* [BRANO FORNITO]:
Che strano il mondo. Per i grandi gli eroi salvano gli adulti e gli anziani dai ladri, e fanno scendere il gatto dall’albero. Per i bimbi gli eroi sono quelli che danno loro spazio e tempo. Ho avuto l’onore di essere nominata dal Presidente Mattarella per un progetto che con l'UNICEF è iniziato nel 2019, per aiutare i bimbi del quartiere a Torino. Io stessa, figlia di un doposcuola, ho ricevuto un bene incondizionato per anni e ho sentito il bisogno di restituirlo. Sono sempre stata attenta al mondo dei bambini e ho sempre pensato che la loro cura fosse essenziale per la costruzione del ‘domani’ che vogliamo. Mi sono resa conto presto, però, che esistevano, e non troppo lontano da noi, delle realtà dove nulla andava dato per scontato, soprattutto di fronte ad un bambino che sniffa la colla, come ho visto a Baia Mare, in Romania, dove ho trascorso una settimana. Quella che al Sermig si chiama Project week. Da lì ho scacciato l’idea che fosse ammissibile che un bimbo potesse non vivere da bimbo. E ho voluto cominciare dal mio piccolo quartiere. Il 31 marzo del 2023 è stato inaspettato, e io incredula, fino alla mattina stessa. Come è stata quella giornata? Magica. È stata un vortice di emozioni dettate dall’essere lì con mia mamma e mia zia. Dall’esserci arrivata per i bimbi e dall’aver incontrato i veri eroi, per come li vedono i bimbi. È stato un rivivere il mio breve percorso, riportando alla mente i volti di tutti quelli che, in qualche modo, mi ci hanno portata, al Quirinale. È stata una carezza, quella partita dagli occhi e dalle parole del Presidente, alla mia persona e ai miei sogni. Quella mattina sono uscita da casa con tante paure, e da quell’incontro, con tantissima voglia di affrontarle.

Marco Sonsini

Editoriale

Le persone a te affini le puoi incontrare in ogni momento della vita e ovunque. Ti può capitare di iniziare a parlare quasi per caso con una giovane donna che frequenta la tua stessa piscina, e entrare immediatamente in sintonia. A me è accaduto con la mia compagna di piscina pervicacemente inseguita a chiusura della giornata lavorativa, quindi praticamente notturna, Valentina Bagozzi. Valentina, oltre ad essere un'esperta di energia, è anche piena di energia: una giovane donna che si dedica a cercare di salvare il mondo. Grazie a lei sono riuscita a raggiungere e intervistare l’ospite di giugno di PRIMOPIANOSCALAc: Fatima Zahra El Maliani. Una ragazza, ma non certo come tante altre, una vera eroina del quotidiano, anche se lei non si vede né descrive così: Fatima, che a marzo è stata nominata Cavaliere della Repubblica dal Presidente Mattarella per il suo impegno nel doposcuola a fianco di bambine e bambini stranieri. Quel giorno, insieme a Fatima, sono stati nominati altri 29 cavalieri, eppure lei è balzata agli onori della cronaca. Perché? Perché Fatima, studentessa italiana, formalmente non lo è. Eppure è stata premiata quale esempio significativo di impegno civile, di dedizione al bene comune e di testimonianza dei valori repubblicani. Per un triste paradosso, ha ricevuto l’onorificenza da cittadina marocchina.

* [SERIE DI ESERCIZI]:
- a) In che anno è iniziato il progetto con l'UNICEF di cui parla il brano?
- b) Elenca tutte le persone citate per nome nel brano.
Le righe non servono per svolgere gli esercizi.

* [RIGHE FORNITE]:
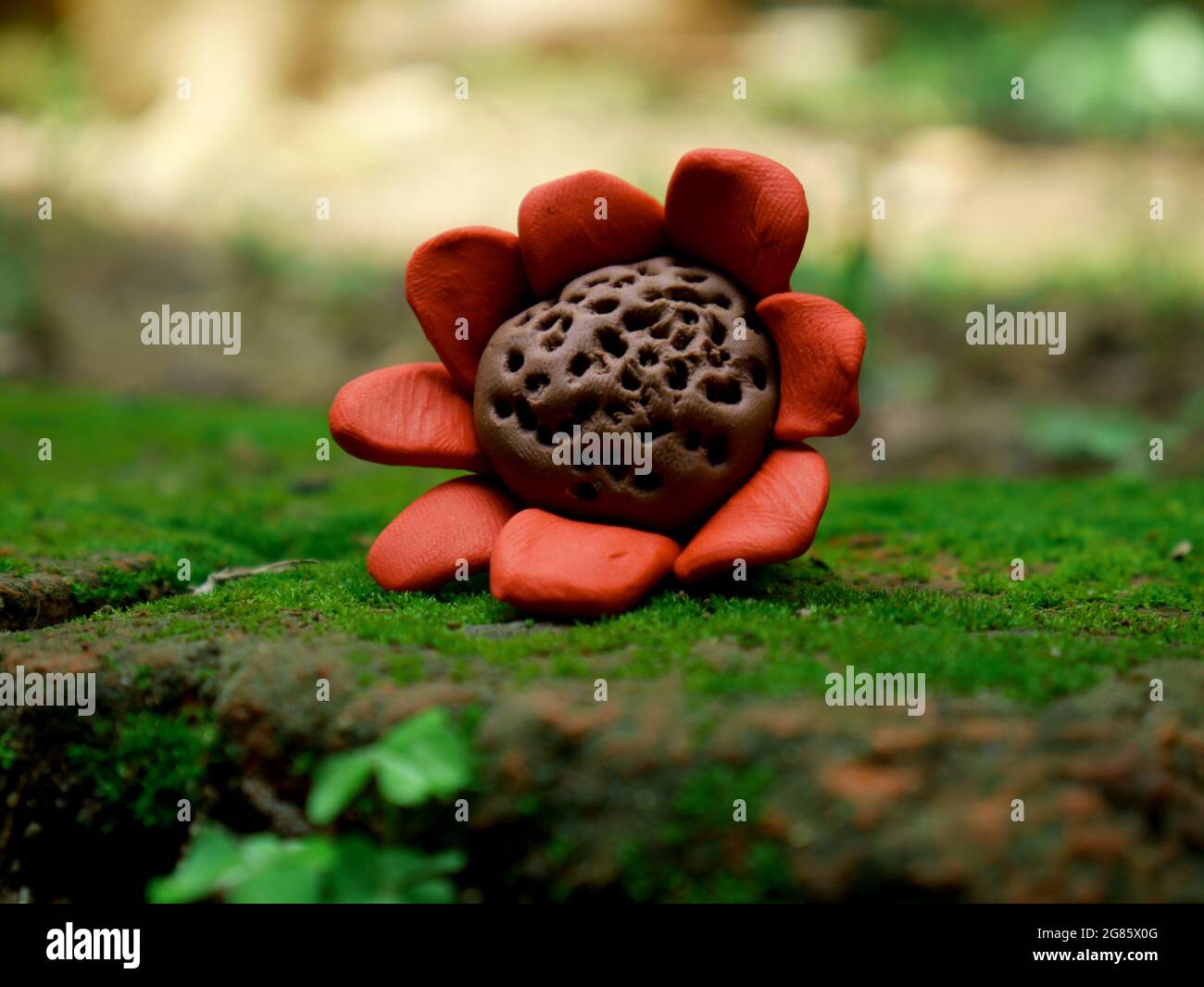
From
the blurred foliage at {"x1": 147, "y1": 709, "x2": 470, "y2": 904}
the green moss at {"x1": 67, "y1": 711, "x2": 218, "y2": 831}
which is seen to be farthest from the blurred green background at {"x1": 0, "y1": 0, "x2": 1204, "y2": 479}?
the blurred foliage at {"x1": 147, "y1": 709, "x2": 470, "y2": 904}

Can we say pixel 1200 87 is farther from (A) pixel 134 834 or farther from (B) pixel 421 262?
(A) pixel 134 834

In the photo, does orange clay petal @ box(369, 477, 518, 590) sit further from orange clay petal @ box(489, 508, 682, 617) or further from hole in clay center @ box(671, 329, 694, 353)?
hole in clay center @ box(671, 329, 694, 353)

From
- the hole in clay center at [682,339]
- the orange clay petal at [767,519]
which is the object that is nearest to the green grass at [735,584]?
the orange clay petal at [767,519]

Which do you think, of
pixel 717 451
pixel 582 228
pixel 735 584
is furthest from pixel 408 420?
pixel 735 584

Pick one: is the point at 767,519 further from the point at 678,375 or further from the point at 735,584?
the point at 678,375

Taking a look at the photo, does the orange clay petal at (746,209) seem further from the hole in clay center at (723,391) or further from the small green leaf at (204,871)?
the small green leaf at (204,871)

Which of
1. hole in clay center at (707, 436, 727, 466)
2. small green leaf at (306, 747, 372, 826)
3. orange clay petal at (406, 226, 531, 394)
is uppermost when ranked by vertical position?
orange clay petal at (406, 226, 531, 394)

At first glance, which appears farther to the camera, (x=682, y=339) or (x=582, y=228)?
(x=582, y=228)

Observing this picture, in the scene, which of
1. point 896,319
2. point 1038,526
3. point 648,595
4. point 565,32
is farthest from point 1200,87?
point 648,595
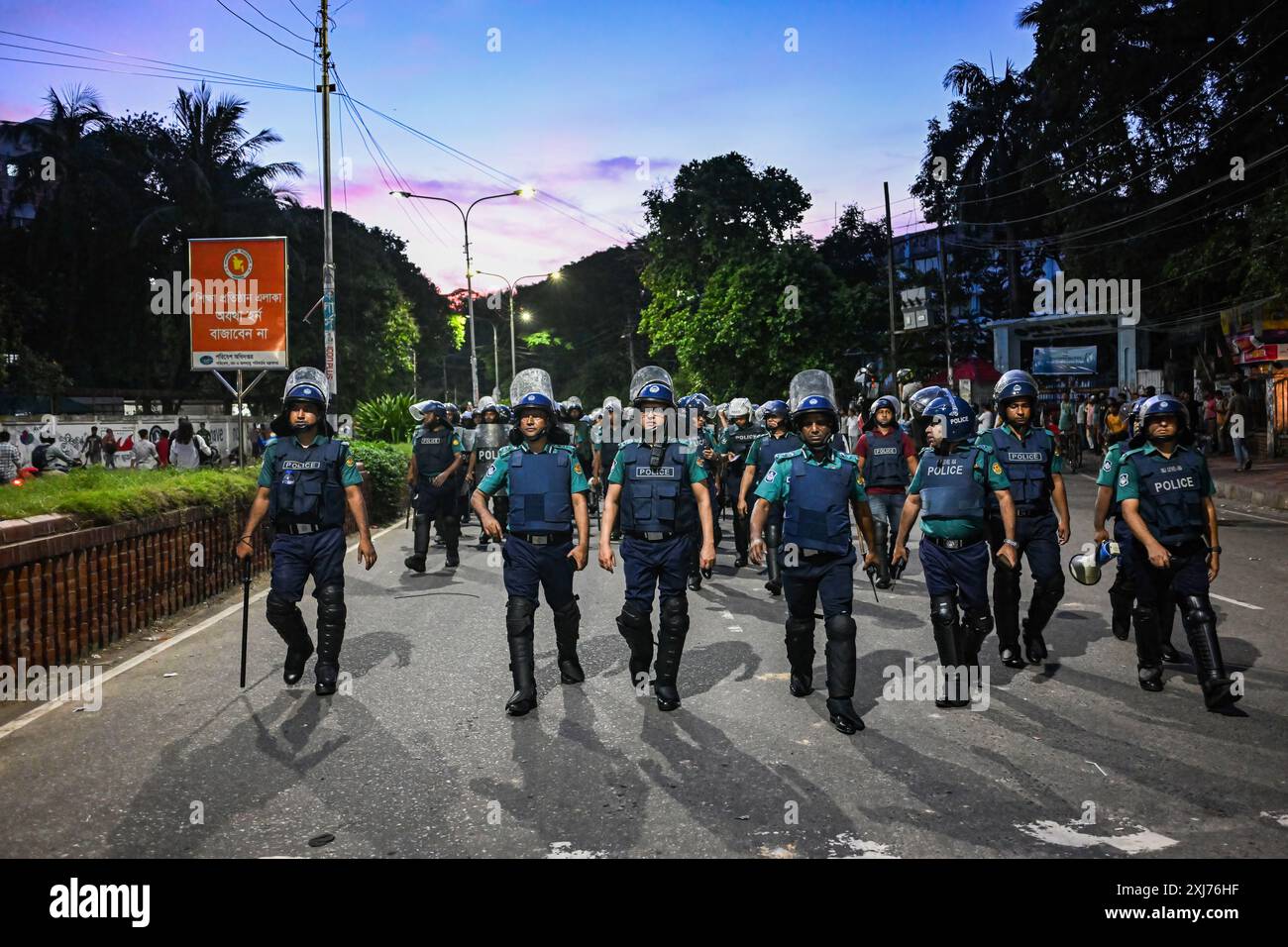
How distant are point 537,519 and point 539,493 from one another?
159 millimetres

---

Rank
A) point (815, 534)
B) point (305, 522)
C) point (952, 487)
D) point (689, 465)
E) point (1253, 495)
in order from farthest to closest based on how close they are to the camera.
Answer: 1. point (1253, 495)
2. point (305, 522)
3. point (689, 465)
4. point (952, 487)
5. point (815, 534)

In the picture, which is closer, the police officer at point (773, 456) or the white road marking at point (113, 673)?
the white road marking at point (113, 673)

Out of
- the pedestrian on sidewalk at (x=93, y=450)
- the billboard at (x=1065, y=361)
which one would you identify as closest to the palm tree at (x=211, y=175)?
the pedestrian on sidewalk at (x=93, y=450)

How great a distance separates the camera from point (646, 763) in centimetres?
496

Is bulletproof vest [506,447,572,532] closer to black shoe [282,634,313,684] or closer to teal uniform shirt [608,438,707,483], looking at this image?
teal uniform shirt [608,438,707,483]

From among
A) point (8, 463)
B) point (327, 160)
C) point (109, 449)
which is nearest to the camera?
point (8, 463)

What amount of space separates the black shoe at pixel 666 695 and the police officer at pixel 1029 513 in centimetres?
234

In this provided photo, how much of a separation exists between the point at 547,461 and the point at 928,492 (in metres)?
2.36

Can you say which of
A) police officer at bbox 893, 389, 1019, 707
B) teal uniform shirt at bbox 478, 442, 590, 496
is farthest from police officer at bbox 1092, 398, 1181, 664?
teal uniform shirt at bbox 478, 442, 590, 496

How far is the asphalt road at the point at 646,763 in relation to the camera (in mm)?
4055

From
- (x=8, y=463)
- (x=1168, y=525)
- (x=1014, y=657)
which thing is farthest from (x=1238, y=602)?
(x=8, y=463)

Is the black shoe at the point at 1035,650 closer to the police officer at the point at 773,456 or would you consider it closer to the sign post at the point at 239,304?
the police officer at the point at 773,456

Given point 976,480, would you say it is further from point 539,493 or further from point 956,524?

...

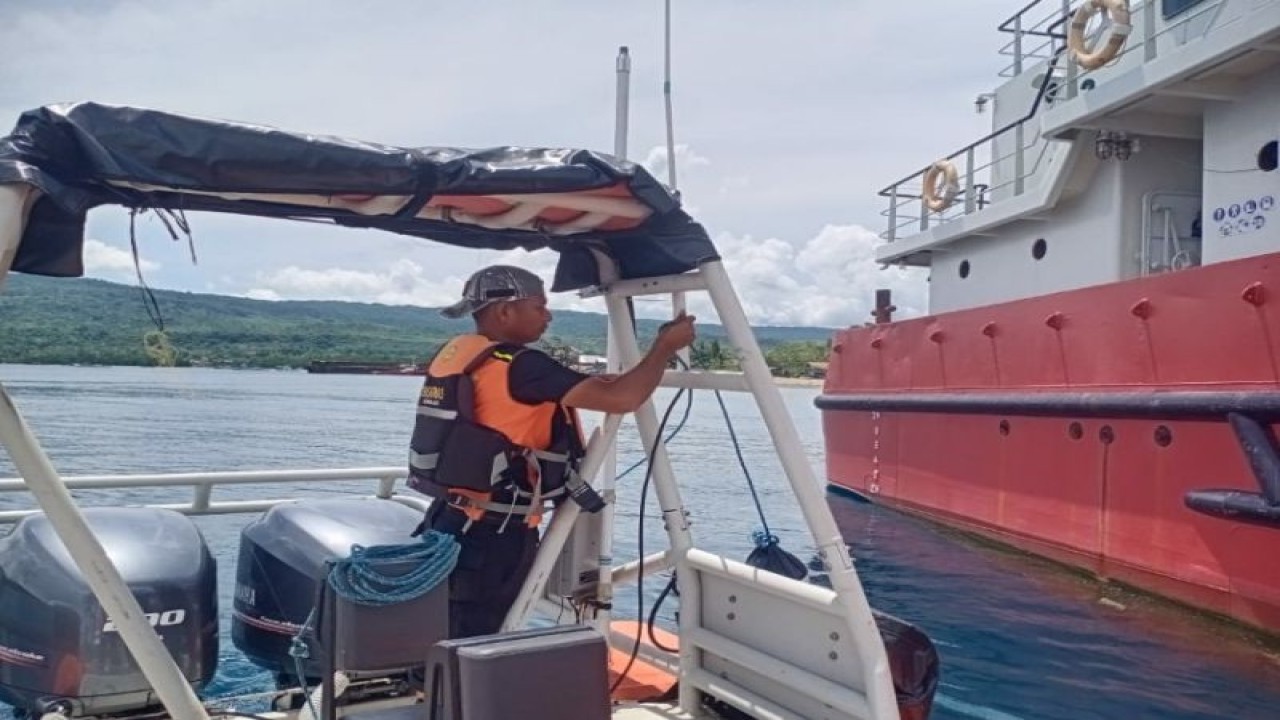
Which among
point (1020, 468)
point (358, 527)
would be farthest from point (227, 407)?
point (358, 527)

* [SOLUZIONI PER ESERCIZIO]:
- a) Nel 2019.

- b) Mattarella, Marco Sonsini, Valentina Bagozzi, Fatima Zahra El Maliani.